At the end of your budget (we’ll talk about how to make one later) you’ll have a number – your net income. That number can either be negative or positive. If it’s negative, then you’re spending too much money relative to your income. That means you don’t have enough income to cover your expenses and you likely have to result to credit cards and loans to make ends meet. This cycle of spending more than you make leads right into debt. If you spending more money than you make, you face the risk of bankruptcy.

On the other hand, if that number is positive, then you have some money left over at the end of the money. You can use that extra money to start paying off some of your debt. The higher than number, the more aggressively you can pay off your debt.

How to Create a Budget

When you create your budget for the very first time, it takes longer than it will to update your budget every month. But it’s only one time and it’s time well invested.

Start your budget by listing all your income for a month. Include money from wages, bonuses, child support, alimony, and anything else you consistently receive from one month to the next. If you need help refer to your bank statement to see which deposits have been made to your account. Total your income.

Next, list out your expenses. Here are a list of categories for most of your expenses:

  • Housing Costs like rent or mortgage and insurance
  • Utilities
  • Debt Payments
  • Food
  • Transportation Costs
  • Savings and Investments e.g. Pensions
  • Family Obligation
  • Entertainment

Once you’ve written out all your expenses, total them up.

Subtract your expenses from your income to come up with your net income.

What to Do With a Negative Net Income

Having a negative net income is a problem. It means you don’t have enough income to meet your expenses. To fix it, take a closer look at your budget to make sure you didn’t over-budget in any category. Then, look at again each item you’ve budgeted and decide whether you can cut back spending on that item. For example, you might be able to cut your grocery bill back. Or, if you have cable television, you can go without it for awhile. If you can’t reduce your expenses, the other alternative is to increase your income.

Make sure you’re having the right amount of taxes taken out of your check.
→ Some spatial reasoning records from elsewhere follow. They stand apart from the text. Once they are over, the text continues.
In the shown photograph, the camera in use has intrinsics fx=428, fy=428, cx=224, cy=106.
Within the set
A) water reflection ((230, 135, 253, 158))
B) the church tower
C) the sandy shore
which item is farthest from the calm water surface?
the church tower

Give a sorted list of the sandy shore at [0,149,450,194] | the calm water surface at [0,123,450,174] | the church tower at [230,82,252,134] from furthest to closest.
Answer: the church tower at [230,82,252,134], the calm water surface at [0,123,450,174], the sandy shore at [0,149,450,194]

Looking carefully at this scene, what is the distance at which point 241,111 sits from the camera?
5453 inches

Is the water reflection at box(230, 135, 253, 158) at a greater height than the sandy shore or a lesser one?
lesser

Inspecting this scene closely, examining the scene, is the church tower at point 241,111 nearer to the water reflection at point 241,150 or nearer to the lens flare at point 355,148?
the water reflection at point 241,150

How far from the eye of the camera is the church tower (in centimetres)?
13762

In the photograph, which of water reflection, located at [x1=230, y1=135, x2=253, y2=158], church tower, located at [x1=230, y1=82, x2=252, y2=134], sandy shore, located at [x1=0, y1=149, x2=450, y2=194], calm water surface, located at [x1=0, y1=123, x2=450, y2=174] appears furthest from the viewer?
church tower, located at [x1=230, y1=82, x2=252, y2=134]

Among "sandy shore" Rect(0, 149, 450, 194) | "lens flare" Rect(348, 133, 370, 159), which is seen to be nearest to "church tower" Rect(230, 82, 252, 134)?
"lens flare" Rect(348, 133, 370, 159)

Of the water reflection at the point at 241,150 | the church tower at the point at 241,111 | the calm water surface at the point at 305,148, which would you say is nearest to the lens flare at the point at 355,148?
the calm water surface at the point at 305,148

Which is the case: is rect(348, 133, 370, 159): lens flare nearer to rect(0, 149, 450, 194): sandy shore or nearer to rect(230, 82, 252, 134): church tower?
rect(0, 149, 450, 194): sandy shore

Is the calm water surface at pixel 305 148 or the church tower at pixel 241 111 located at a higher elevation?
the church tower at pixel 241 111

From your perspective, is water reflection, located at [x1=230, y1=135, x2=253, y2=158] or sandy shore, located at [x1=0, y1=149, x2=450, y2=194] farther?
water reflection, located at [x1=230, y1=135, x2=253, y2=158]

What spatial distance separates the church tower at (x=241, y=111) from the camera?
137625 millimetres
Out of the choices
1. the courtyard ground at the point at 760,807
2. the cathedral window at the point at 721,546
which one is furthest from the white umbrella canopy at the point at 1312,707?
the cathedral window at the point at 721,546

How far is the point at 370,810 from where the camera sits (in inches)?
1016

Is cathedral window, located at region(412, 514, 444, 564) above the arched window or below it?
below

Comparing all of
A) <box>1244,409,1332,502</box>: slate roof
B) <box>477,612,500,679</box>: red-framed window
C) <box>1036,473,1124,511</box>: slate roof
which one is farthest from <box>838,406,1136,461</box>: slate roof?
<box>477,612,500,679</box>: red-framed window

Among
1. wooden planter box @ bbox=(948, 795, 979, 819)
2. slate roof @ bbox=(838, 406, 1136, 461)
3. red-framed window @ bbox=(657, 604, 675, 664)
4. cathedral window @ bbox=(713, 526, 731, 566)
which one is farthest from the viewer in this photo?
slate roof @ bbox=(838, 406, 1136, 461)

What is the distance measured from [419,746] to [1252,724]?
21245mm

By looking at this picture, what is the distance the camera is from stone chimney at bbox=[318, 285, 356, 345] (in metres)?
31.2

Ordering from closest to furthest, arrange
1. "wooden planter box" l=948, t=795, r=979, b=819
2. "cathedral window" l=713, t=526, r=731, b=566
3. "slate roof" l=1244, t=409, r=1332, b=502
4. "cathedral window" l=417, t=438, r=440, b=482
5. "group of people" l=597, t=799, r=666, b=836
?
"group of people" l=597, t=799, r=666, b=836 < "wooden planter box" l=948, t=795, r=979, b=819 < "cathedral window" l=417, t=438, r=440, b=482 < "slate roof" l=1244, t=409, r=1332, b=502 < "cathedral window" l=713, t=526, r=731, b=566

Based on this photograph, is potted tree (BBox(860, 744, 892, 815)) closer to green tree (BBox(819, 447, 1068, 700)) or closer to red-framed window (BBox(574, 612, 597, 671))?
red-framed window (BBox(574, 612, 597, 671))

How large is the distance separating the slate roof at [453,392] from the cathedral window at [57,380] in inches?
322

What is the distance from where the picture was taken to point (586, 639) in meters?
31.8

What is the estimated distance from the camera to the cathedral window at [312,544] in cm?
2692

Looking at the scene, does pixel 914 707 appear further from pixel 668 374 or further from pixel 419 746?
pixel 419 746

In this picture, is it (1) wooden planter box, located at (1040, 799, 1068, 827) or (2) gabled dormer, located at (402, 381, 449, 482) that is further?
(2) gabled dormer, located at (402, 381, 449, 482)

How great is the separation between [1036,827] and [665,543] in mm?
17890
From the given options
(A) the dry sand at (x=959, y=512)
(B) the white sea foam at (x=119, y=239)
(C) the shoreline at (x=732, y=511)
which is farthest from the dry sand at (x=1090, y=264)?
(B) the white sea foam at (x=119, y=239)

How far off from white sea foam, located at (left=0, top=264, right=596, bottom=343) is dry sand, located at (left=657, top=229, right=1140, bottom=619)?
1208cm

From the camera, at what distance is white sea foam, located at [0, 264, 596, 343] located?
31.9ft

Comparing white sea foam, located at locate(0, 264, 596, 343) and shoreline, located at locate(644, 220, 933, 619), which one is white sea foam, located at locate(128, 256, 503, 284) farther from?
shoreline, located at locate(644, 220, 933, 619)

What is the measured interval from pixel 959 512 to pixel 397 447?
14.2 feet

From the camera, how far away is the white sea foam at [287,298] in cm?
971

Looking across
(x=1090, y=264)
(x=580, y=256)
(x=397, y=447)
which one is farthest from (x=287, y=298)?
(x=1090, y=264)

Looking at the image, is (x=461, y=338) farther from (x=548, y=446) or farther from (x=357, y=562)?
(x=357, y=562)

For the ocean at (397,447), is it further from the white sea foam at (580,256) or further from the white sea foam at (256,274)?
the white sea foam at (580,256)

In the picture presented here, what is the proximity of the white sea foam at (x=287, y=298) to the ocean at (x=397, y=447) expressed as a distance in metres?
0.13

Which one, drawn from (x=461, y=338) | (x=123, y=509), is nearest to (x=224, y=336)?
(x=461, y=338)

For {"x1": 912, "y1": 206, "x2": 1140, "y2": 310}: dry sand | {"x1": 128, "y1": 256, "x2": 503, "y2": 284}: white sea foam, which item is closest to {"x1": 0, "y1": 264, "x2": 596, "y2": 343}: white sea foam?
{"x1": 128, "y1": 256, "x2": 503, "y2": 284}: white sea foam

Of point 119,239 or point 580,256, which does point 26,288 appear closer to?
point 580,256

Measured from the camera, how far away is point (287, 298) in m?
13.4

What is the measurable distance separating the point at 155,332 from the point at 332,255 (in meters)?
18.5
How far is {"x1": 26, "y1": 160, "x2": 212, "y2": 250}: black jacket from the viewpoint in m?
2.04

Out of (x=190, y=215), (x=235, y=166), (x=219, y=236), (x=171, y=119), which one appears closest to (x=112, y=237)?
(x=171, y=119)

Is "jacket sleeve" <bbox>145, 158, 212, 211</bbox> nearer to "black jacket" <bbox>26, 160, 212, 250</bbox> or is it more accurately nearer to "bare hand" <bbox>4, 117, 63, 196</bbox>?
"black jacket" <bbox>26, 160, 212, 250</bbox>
Consider getting a second job to compensate. Do what you can to turn that negative income into a positive.

If At First, You Don’t Succeed

Track your spending during the month to see if you actually stayed within your budget. Don’t be surprised if your budget doesn’t work perfectly the first time around. A budget is a work in progress. Once you see how what you spend compares to what you budgeted, you can adjust your budget as you need.

You should also adjust your budget periodically as things change in your life. For example, if you get married or buy a house, your budget needs to change to reflect that.